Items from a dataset
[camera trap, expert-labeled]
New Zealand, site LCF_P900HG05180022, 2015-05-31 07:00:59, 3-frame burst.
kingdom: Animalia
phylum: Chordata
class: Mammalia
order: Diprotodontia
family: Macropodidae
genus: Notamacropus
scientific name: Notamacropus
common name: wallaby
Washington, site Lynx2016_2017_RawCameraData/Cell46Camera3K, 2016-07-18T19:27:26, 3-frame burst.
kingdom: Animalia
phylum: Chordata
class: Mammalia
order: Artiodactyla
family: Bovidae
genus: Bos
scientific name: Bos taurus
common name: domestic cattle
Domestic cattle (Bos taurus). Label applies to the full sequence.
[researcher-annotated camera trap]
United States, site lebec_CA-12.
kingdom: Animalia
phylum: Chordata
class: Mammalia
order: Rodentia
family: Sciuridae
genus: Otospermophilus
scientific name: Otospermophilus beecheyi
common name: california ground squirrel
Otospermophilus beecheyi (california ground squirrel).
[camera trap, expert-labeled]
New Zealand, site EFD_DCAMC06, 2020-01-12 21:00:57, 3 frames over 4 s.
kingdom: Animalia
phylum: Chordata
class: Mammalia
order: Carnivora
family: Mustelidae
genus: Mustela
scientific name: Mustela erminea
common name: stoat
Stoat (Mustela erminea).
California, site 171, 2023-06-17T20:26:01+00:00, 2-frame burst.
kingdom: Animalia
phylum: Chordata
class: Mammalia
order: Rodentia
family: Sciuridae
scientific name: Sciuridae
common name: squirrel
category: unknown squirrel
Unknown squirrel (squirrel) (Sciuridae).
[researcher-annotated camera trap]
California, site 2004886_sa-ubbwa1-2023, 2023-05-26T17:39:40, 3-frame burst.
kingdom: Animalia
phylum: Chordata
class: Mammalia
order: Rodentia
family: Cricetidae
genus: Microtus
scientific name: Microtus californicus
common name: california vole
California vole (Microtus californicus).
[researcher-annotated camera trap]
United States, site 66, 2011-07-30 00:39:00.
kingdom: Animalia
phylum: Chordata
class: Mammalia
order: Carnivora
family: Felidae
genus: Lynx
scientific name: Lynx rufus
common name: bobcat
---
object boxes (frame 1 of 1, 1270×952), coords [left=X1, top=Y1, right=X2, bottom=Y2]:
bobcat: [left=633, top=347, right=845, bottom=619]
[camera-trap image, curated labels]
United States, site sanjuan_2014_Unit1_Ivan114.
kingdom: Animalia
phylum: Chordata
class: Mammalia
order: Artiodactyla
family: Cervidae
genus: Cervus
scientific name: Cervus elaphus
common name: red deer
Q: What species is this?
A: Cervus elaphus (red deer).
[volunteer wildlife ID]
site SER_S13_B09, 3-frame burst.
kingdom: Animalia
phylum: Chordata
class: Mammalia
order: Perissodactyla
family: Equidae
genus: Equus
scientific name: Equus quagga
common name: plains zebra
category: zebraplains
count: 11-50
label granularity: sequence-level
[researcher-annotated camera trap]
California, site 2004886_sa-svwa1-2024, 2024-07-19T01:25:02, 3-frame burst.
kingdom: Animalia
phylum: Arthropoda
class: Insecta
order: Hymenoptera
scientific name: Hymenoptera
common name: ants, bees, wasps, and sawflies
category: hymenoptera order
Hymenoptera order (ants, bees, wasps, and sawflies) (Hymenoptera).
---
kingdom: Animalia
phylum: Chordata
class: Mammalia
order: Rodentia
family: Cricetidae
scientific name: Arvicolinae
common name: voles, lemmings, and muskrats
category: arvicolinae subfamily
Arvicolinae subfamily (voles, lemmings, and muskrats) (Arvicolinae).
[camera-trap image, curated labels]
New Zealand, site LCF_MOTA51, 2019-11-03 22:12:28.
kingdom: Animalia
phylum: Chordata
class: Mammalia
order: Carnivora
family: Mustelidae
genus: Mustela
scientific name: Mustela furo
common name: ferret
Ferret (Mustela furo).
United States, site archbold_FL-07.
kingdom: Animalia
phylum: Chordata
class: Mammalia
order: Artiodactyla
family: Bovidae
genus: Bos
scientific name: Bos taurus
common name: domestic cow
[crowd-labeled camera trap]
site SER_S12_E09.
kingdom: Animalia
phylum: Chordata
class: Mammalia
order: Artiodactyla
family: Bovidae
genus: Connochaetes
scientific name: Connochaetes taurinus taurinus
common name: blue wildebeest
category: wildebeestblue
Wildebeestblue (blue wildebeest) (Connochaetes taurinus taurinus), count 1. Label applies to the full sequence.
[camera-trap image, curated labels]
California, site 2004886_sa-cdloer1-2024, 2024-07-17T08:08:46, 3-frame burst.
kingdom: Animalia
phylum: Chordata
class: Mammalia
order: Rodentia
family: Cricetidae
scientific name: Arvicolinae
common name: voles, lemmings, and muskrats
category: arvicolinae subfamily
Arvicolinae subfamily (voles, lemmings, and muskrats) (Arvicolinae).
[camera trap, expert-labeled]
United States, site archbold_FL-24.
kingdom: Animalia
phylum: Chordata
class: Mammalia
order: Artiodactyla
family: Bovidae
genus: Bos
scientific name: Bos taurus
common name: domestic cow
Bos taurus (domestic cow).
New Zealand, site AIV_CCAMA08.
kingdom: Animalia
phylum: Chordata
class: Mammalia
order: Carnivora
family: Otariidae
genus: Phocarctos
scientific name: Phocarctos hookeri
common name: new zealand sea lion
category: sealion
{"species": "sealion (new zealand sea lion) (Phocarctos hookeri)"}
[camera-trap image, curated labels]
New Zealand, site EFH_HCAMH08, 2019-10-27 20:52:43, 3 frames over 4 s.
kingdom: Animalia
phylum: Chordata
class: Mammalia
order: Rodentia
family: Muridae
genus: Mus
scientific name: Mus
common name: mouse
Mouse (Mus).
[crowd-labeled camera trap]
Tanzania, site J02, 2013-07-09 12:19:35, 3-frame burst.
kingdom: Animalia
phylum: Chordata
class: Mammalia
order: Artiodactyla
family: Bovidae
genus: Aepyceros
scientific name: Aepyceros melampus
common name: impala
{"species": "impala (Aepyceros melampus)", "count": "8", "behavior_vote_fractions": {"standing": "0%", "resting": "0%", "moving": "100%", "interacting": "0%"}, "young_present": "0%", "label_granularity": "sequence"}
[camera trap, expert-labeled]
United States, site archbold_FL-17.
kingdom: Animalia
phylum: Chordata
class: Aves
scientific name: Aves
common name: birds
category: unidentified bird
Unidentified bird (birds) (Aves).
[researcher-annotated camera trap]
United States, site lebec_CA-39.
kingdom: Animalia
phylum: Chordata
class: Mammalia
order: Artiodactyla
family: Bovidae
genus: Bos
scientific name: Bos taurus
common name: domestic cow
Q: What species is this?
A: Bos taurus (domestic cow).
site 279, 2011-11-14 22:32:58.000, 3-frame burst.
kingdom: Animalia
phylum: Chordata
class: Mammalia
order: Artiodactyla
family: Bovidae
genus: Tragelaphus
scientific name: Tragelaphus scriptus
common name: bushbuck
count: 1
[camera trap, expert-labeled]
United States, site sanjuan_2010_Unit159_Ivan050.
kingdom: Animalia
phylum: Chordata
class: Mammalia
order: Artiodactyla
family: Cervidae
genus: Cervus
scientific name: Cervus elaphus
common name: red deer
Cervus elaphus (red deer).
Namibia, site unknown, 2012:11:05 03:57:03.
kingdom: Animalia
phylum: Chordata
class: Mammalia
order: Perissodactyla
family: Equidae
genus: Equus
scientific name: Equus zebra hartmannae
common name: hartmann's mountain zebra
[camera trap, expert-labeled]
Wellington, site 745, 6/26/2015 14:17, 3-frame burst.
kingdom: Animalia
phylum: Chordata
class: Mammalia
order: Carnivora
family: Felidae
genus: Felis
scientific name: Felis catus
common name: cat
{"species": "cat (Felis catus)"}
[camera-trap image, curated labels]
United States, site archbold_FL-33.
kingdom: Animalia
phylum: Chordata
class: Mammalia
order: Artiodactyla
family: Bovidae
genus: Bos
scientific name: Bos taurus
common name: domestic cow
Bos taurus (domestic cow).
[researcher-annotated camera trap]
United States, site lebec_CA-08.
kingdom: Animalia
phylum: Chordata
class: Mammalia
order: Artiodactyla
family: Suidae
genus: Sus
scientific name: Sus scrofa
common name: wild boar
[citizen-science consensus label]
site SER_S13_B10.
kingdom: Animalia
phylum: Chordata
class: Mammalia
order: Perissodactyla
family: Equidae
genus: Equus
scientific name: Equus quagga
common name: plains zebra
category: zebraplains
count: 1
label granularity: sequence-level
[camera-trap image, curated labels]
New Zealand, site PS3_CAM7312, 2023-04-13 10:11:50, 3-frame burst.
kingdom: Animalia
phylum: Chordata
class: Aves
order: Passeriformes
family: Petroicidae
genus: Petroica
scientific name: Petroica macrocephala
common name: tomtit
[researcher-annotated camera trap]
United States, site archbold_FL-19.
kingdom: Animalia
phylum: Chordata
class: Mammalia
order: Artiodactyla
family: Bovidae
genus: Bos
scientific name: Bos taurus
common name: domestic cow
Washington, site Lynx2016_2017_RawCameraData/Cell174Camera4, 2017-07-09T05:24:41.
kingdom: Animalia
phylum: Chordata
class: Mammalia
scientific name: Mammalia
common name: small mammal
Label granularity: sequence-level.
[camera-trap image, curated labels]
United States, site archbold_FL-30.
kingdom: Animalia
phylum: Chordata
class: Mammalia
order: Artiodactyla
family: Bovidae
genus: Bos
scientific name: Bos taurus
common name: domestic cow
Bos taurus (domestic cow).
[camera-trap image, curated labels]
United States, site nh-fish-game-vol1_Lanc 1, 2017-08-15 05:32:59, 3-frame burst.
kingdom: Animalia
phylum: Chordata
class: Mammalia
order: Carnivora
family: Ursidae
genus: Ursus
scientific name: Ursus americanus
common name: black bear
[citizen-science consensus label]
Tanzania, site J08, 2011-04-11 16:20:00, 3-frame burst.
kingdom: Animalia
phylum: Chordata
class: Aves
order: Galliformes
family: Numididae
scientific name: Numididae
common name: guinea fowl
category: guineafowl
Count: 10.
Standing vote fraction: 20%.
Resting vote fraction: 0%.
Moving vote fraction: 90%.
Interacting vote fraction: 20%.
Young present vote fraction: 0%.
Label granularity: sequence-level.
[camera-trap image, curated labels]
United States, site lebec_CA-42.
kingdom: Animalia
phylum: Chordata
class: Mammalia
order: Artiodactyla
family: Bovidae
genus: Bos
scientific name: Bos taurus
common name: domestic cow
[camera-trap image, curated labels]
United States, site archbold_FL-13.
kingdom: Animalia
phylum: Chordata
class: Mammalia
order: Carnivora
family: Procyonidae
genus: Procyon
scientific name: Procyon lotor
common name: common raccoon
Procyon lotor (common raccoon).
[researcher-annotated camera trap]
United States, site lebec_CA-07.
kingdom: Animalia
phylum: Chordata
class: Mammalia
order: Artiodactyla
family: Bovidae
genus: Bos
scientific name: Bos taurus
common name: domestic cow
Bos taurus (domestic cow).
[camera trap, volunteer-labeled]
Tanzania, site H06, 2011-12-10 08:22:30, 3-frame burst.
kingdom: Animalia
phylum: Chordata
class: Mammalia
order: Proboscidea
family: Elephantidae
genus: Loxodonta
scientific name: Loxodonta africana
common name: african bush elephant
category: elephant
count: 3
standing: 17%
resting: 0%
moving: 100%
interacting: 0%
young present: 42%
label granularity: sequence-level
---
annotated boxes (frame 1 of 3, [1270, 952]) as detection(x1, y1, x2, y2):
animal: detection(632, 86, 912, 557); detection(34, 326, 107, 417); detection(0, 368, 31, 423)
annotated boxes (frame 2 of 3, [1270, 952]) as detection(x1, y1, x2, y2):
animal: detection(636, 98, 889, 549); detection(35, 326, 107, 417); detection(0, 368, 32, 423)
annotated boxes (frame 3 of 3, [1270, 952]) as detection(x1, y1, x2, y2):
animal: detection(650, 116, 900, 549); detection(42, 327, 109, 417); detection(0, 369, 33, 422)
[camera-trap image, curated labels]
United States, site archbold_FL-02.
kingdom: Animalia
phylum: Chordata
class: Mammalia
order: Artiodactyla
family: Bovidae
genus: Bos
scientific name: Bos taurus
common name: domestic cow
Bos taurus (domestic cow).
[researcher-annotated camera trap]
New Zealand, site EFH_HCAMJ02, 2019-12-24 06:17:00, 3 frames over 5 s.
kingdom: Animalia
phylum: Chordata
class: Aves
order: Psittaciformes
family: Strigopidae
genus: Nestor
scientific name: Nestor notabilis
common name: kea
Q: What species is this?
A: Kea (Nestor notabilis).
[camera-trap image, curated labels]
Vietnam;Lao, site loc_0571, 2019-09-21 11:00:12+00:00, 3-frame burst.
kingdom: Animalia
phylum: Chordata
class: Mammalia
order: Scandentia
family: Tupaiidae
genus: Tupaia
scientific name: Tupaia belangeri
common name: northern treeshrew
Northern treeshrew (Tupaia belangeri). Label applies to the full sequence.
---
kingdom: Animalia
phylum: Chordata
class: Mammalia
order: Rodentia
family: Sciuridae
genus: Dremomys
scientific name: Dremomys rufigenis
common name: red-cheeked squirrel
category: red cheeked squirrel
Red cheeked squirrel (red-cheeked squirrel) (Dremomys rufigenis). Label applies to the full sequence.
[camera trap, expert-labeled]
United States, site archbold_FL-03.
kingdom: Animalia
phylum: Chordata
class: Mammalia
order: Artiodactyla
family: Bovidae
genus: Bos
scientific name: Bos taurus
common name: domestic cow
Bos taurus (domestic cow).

YOUR ASSIGNMENT: The answer must be every line from the records above that contains the word "Tanzania", copied in full.

FINISHED EXERCISE:
Tanzania, site J02, 2013-07-09 12:19:35, 3-frame burst.
Tanzania, site J08, 2011-04-11 16:20:00, 3-frame burst.
Tanzania, site H06, 2011-12-10 08:22:30, 3-frame burst.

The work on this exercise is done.